═══ SOURCE TEXT ═══

There are early adopters for every technology. I’ve written about the creepiest of them. But in the short term, every scary technology coming down the pipe will do wonderful things for some people suffering from debilitating illness or disability.
The medical field could be an avenue for popular adoption. As Kelly Hodgkins mentions in the Digital Trends article, Swiss scientists created “a pair of contact lenses with 2.8x zoom designed to help users with degenerative eye diseases.”
Would you begrudge a person going blind for trying out this technology? Didn’t think so. Tons of people have vision issues. When thousands of people achieve sight using the smart lens—and a little recording capacity thrown in—isn’t the technology normalized by default?
The smart lens probably won’t even require that much help to go mainstream. We have become addicted both to convenience and public documentation of our lives, and what’s more convenient than incorporating it into your own vision?
My gut tells me to fear these technologies—I doubt I’ll ever manage to be anything less than “highly suspicious.” But they are coming regardless, so I forced myself to brainstorm some aspects I might like.
- I can look back and see where I left my phone or wallet.
- That’s it. I tried!
Yes, the whole “dystopian creepy social state Black Mirror thing.” But I’m not treading that ground (yet).

═══ RECORDS ═══

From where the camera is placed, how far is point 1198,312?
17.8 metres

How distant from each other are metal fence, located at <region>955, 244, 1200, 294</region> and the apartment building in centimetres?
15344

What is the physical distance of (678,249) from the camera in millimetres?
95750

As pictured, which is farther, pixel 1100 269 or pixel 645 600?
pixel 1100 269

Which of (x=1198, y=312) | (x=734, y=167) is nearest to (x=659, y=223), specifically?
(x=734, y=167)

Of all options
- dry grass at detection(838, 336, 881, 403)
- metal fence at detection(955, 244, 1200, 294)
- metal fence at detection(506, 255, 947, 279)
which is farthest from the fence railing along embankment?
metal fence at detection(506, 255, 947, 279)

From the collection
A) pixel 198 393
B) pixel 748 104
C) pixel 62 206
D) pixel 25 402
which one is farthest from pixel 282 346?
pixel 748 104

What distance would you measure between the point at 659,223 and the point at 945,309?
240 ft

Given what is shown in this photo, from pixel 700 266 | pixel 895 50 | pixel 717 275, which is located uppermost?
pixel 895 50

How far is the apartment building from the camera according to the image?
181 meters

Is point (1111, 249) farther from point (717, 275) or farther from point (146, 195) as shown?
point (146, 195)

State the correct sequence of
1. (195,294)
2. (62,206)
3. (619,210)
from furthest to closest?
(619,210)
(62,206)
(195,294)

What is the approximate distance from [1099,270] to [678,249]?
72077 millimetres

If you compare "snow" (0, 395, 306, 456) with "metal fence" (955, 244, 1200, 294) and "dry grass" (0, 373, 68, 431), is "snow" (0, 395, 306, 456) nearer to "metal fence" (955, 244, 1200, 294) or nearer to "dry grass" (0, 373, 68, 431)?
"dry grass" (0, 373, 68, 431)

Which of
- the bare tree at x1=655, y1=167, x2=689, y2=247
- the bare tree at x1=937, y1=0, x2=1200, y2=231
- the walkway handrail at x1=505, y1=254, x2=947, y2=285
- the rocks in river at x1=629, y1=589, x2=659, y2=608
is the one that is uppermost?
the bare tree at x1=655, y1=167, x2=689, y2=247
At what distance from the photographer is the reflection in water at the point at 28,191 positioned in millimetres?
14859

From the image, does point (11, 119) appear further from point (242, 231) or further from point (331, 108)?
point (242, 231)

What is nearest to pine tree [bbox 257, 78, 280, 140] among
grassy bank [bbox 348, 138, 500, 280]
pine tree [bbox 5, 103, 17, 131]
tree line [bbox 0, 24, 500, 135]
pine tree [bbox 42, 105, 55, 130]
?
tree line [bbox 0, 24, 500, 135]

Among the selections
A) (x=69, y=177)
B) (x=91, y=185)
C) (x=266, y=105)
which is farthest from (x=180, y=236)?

═══

TASKS TO CARRY OUT:
(a) Can you set down the part of the smart contact lens essay starting at "The medical field" and ending at "your own vision?", copied word for word?
(b) What does the smart contact lens essay say, summed up in two sentences?
(c) Can you continue the smart contact lens essay, picking up right after its last sentence?

ANSWERS IN ORDER:
(a)
The medical field could be an avenue for popular adoption. As Kelly Hodgkins mentions in the Digital Trends article, Swiss scientists created “a pair of contact lenses with 2.8x zoom designed to help users with degenerative eye diseases.”
Would you begrudge a person going blind for trying out this technology? Didn’t think so. Tons of people have vision issues. When thousands of people achieve sight using the smart lens—and a little recording capacity thrown in—isn’t the technology normalized by default?
The smart lens probably won’t even require that much help to go mainstream. We have become addicted both to convenience and public documentation of our lives, and what’s more convenient than incorporating it into your own vision?

(b) Medical uses, such as Swiss scientists' contact lenses with 2.8x zoom for people with degenerative eye diseases, could normalize smart lenses, and people's addiction to convenience and to documenting their lives will help them go mainstream. Though the writer remains highly suspicious of such technologies, a forced brainstorm of appealing aspects produced only being able to look back and see where a phone or wallet was left.

(c)
Let’s stick with near-term. Imagine you’re an early adopter of the smart lens. What’s the most obvious practical negative?
You forget to blink them off after you begin recording, or you accidentally blink them on. You go to the bathroom, or commit some ultraviolence, or write about that unicorn fantasy your dream journal…
Then your smart lens—or wherever medium stores the video it records—gets hacked.
It’s bound to happen. I don’t doubt that the lens’s visual field will have a cue for active recording—a blinking dot, a coloration change, etc. But how fast does this become visual background noise for someone always using it?
Early adopters—mostly parents of young children, I’ll bet—will want to record entire events. Birthday parties, sports games, school plays, whatever. That means hours of straight recording at a single stretch. If it were me, I’d probably forget I was recording after the first five minutes, and I’d definitely forget to turn it off before gorging on a fourth helping of birthday cake.
Seriously, I can’t remember where I put my phone thirty seconds after I sit it down.
And what if you’ve had a few drinks? That’s when you least want your actions recorded AND when you’re least capable of realizing you’re doing exactly that.
Don’t drink and blink, kids.
The (partial) solution? Public blocking wireless signals. It’s gotta happen. Some establishments will block them entirely, and I suspect all public bathrooms will have to be fitted with some kind of full-spectrum wireless signal blocking.
This raises others issues. How many current commercial businesses could survive after blocking all wireless communications signals? Not one. But maybe we are headed toward a time when blocking wireless will help a restaurant thrive in the marketplace.
Sigh, so much to play with. But let’s wrap this up. How close are we to seeing these?
Sony’s patent application was filed in February 2014 and hasn’t even been reviewed yet, so I don’t think we need to worry about the smart lens hitting the market in 2017. By 2020? Possible. We just don’t have enough information yet to know what stage product development is in.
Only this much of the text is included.